**Directive A:**
In the forum question about running ANOVA in R, what are the answers to these?
(i) To which R function does the poster want to pass the variable names in a loop?
(ii) Which variable is named as the categorical one?
(iii) Which variables does the poster want to test?

**Excerpt:**

-.-.-

ANOVA on R with different dependent variables

Question

I know so far how to run a ANOVA on R, but I allways have to duplicate the code to run de ANOVA for another variable, I was wondering if I could pass it somehow to the aov() in a loop the names of the variables and store the result of the ANOVA in variables so I don't have to manually change them by copying the code block.

E.G.:

Variables I want to test: Z, Y, X

Categorical Variable: Treatment

VectorVariables = c(Z, Y, X)

for (i in Vector) {
   AnovaZ <- aov(Z ~ Treatment) #then
   AnovaY <- aov(Y ~ Treatment) # and so on..

}

It is possible in some way??

-.-.-

**Given information:**
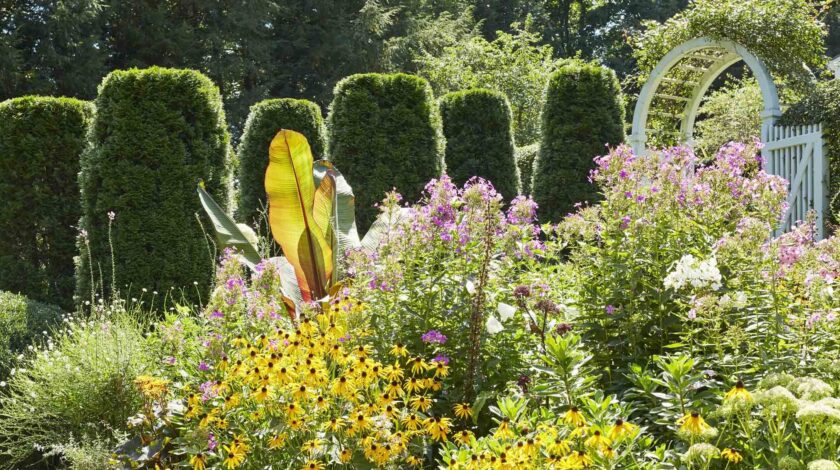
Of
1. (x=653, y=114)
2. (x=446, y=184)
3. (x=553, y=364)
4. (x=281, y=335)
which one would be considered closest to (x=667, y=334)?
(x=553, y=364)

-.-.-

**Directive B:**
Can you rewrite the listing above as a Markdown table with the columns Row and Listing line, one line per row, leaving out blank lines and the picture?

**Reply A:**
(i) aov()
(ii) Treatment
(iii) Z, Y, X

**Reply B:**
| Row | Listing line |
|---|---|
| 1 | Of |
| 2 | 1. (x=653, y=114) |
| 3 | 2. (x=446, y=184) |
| 4 | 3. (x=553, y=364) |
| 5 | 4. (x=281, y=335) |
| 6 | which one would be considered closest to (x=667, y=334)? |
| 7 | (x=553, y=364) |